## Records for the exercise
###

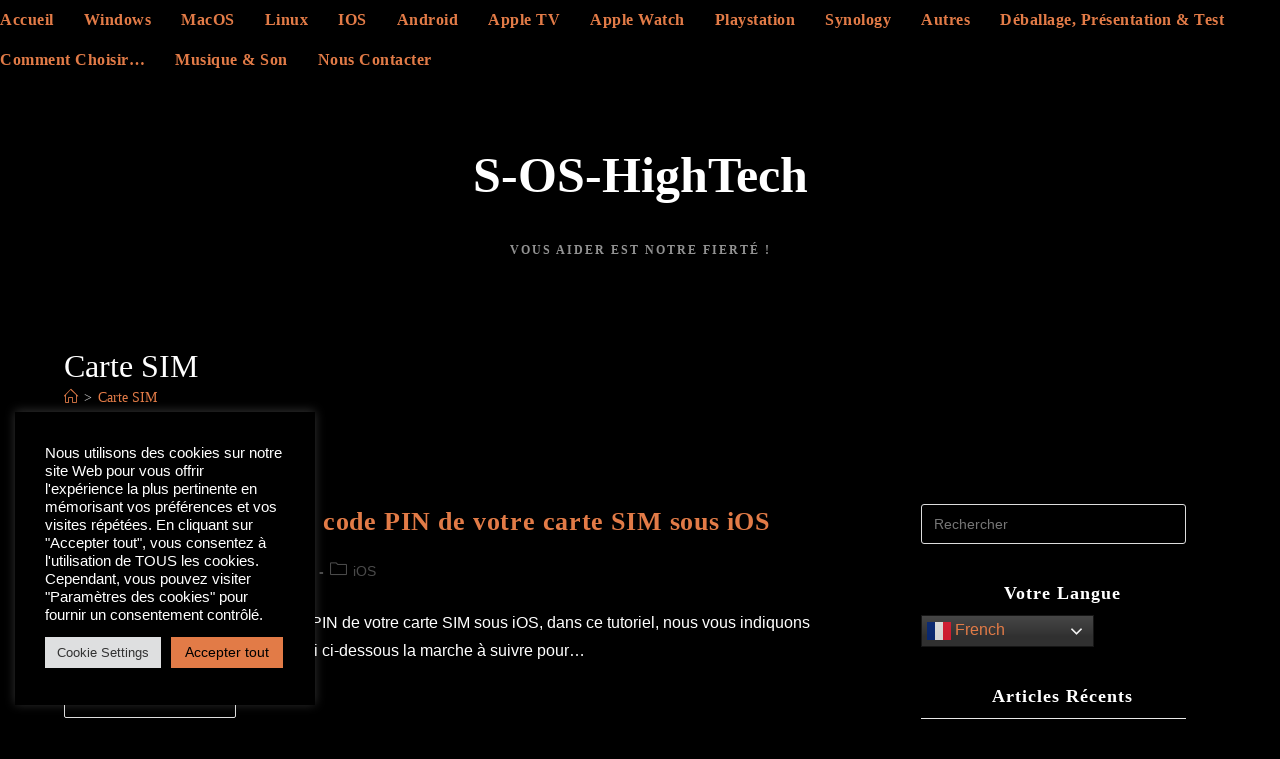

--- FILE ---
content_type: text/html; charset=utf-8
request_url: https://accounts.google.com/o/oauth2/postmessageRelay?parent=https%3A%2F%2Fwww.s-os-hightech.fr&jsh=m%3B%2F_%2Fscs%2Fabc-static%2F_%2Fjs%2Fk%3Dgapi.lb.en.OE6tiwO4KJo.O%2Fd%3D1%2Frs%3DAHpOoo_Itz6IAL6GO-n8kgAepm47TBsg1Q%2Fm%3D__features__
body_size: 161
content:
<!DOCTYPE html><html><head><title></title><meta http-equiv="content-type" content="text/html; charset=utf-8"><meta http-equiv="X-UA-Compatible" content="IE=edge"><meta name="viewport" content="width=device-width, initial-scale=1, minimum-scale=1, maximum-scale=1, user-scalable=0"><script src='https://ssl.gstatic.com/accounts/o/2580342461-postmessagerelay.js' nonce="ABOJac3-d-ZyokYzvbuOHg"></script></head><body><script type="text/javascript" src="https://apis.google.com/js/rpc:shindig_random.js?onload=init" nonce="ABOJac3-d-ZyokYzvbuOHg"></script></body></html>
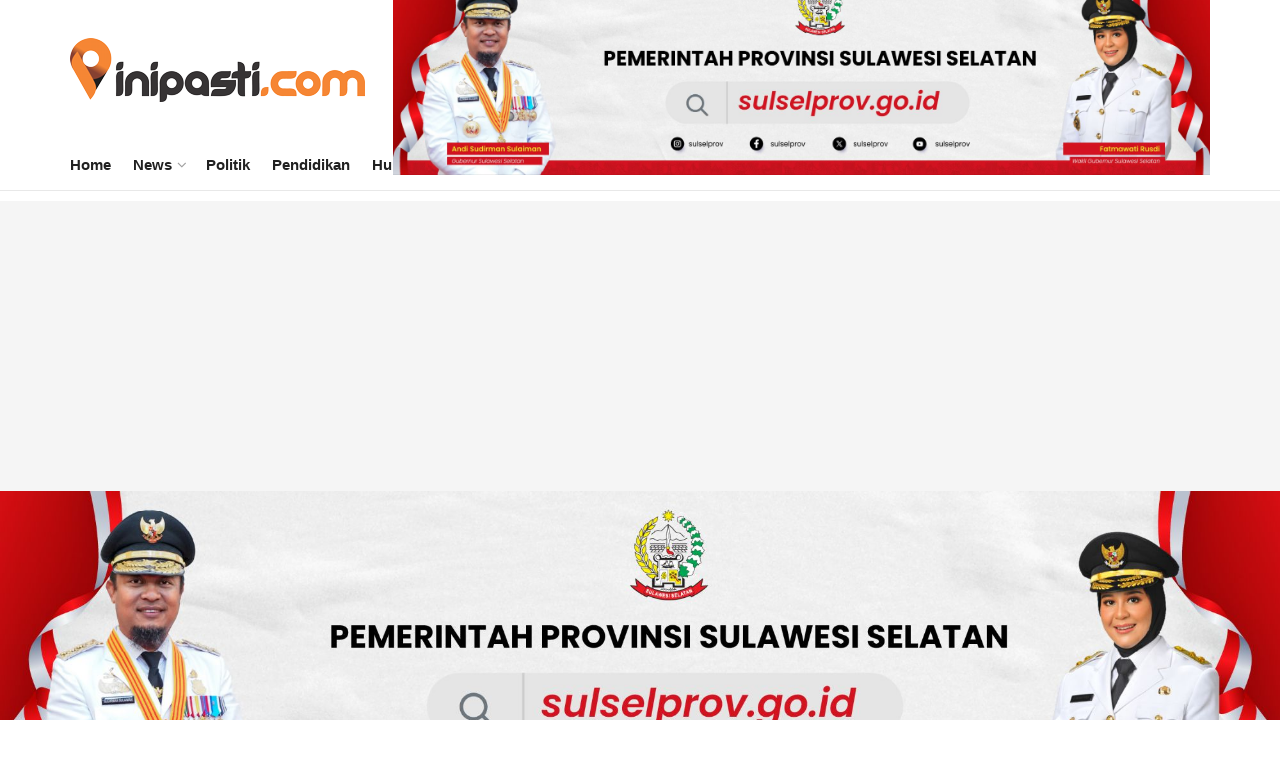

--- FILE ---
content_type: text/html; charset=utf-8
request_url: https://www.google.com/recaptcha/api2/aframe
body_size: 268
content:
<!DOCTYPE HTML><html><head><meta http-equiv="content-type" content="text/html; charset=UTF-8"></head><body><script nonce="14jntR_t20wrp46VQB5ZKQ">/** Anti-fraud and anti-abuse applications only. See google.com/recaptcha */ try{var clients={'sodar':'https://pagead2.googlesyndication.com/pagead/sodar?'};window.addEventListener("message",function(a){try{if(a.source===window.parent){var b=JSON.parse(a.data);var c=clients[b['id']];if(c){var d=document.createElement('img');d.src=c+b['params']+'&rc='+(localStorage.getItem("rc::a")?sessionStorage.getItem("rc::b"):"");window.document.body.appendChild(d);sessionStorage.setItem("rc::e",parseInt(sessionStorage.getItem("rc::e")||0)+1);localStorage.setItem("rc::h",'1765701350409');}}}catch(b){}});window.parent.postMessage("_grecaptcha_ready", "*");}catch(b){}</script></body></html>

###

## Required work
For this exercise, copy the entries above exactly and skip any picture.

## Answer box
--- FILE ---
content_type: text/html; charset=utf-8
request_url: https://accounts.google.com/o/oauth2/postmessageRelay?parent=https%3A%2F%2Fwww.s-os-hightech.fr&jsh=m%3B%2F_%2Fscs%2Fabc-static%2F_%2Fjs%2Fk%3Dgapi.lb.en.OE6tiwO4KJo.O%2Fd%3D1%2Frs%3DAHpOoo_Itz6IAL6GO-n8kgAepm47TBsg1Q%2Fm%3D__features__
body_size: 161
content:
<!DOCTYPE html><html><head><title></title><meta http-equiv="content-type" content="text/html; charset=utf-8"><meta http-equiv="X-UA-Compatible" content="IE=edge"><meta name="viewport" content="width=device-width, initial-scale=1, minimum-scale=1, maximum-scale=1, user-scalable=0"><script src='https://ssl.gstatic.com/accounts/o/2580342461-postmessagerelay.js' nonce="ABOJac3-d-ZyokYzvbuOHg"></script></head><body><script type="text/javascript" src="https://apis.google.com/js/rpc:shindig_random.js?onload=init" nonce="ABOJac3-d-ZyokYzvbuOHg"></script></body></html>

--- FILE ---
content_type: text/html; charset=utf-8
request_url: https://www.google.com/recaptcha/api2/aframe
body_size: 268
content:
<!DOCTYPE HTML><html><head><meta http-equiv="content-type" content="text/html; charset=UTF-8"></head><body><script nonce="14jntR_t20wrp46VQB5ZKQ">/** Anti-fraud and anti-abuse applications only. See google.com/recaptcha */ try{var clients={'sodar':'https://pagead2.googlesyndication.com/pagead/sodar?'};window.addEventListener("message",function(a){try{if(a.source===window.parent){var b=JSON.parse(a.data);var c=clients[b['id']];if(c){var d=document.createElement('img');d.src=c+b['params']+'&rc='+(localStorage.getItem("rc::a")?sessionStorage.getItem("rc::b"):"");window.document.body.appendChild(d);sessionStorage.setItem("rc::e",parseInt(sessionStorage.getItem("rc::e")||0)+1);localStorage.setItem("rc::h",'1765701350409');}}}catch(b){}});window.parent.postMessage("_grecaptcha_ready", "*");}catch(b){}</script></body></html>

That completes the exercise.